Around 50 clinicians have had to put their clinical mettle into a real lifetime test. And the result of their actions is what we are all celebrating today with the concerned family in question.
Some strangely evolving genetic diseases these days will leave one seriously bewildered, thank goodness we’ve got superbly great clinicians that have not been resting on oars in catching up with every rescheduled surgical appointment as well as cashing in on rarest health challenges that might want to play their claw back effects on the nation’s health service.
Abdul, Sami’s dad does sound like his son’s health progress is beyond just a mere respite despite the incurability of his son’s genetic disease, known as Multisystemic Smooth Muscle Dynfunction Syndrome {MSMD} for short.
Each time Great Ormond Street Hospital&Children’s Charity, GOSH comes up for a public discourse it is usually done for innovative reasons.
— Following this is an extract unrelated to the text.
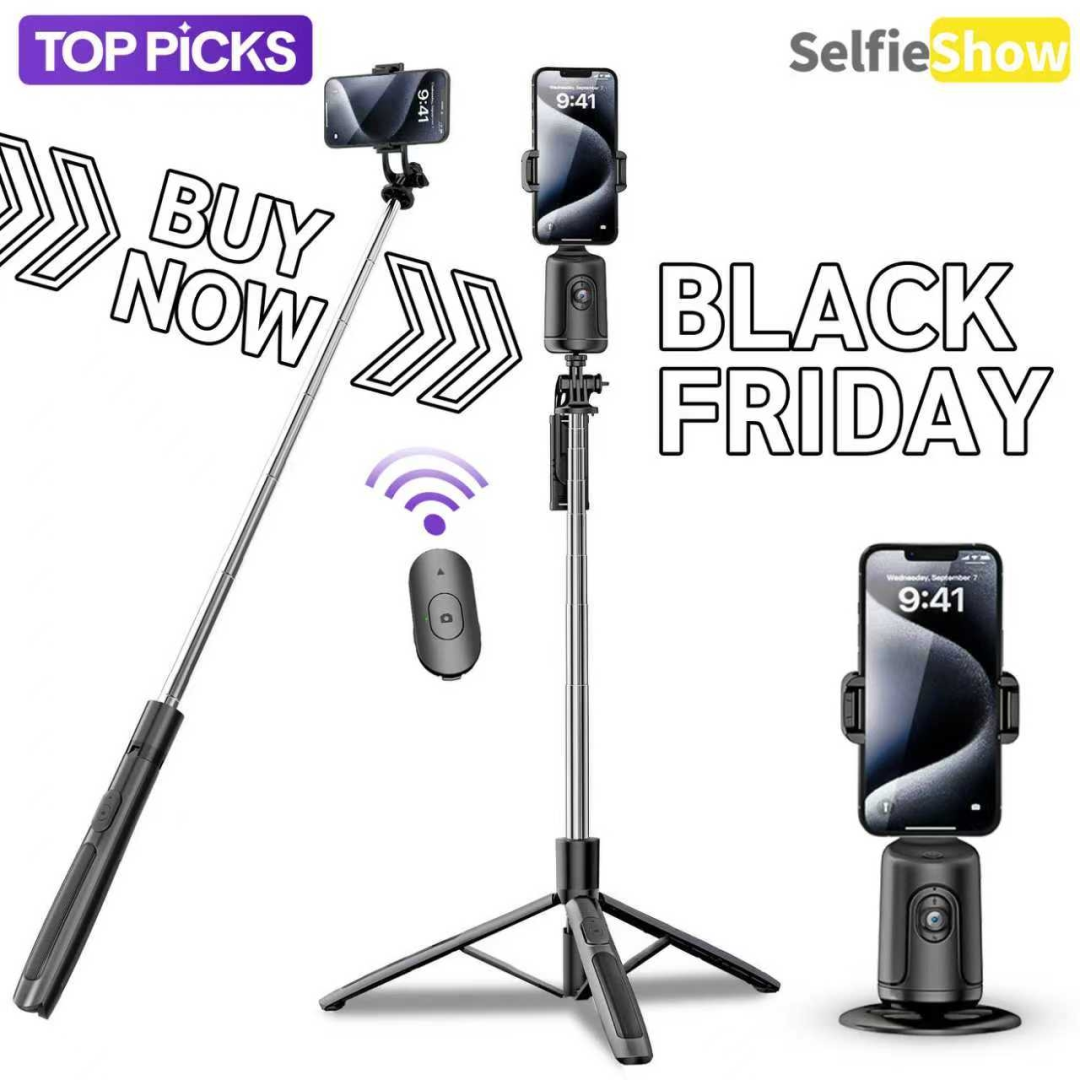 严选商家“靓点拍”的主推产品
Nobody had thought Sami’s genetic condition would get a new facelift, but in the long run Dr Elena Cervi, Sami’s consultant said all factors were worth putting on a lifeline after Sami had spent roughly three years under her clinical supervision, if I had not distorted the real fact here.
Let us also not forget that Sami’s had been on palliative care since his family, especially his dad and his consultant were virtually engaged in some countdown to a possible worst case scenario.
Medical experts at Barts Health NHS Trust felt Sami’s genetic disease was a too big to miss case and decided to partner with GOSH in doing the unimaginable surgical procedure. Sami has had to be operated on for three consecutive times.
And ever since his last two operations, the boy has been living happily with his family. Today, he has a functional and rupture less aorta.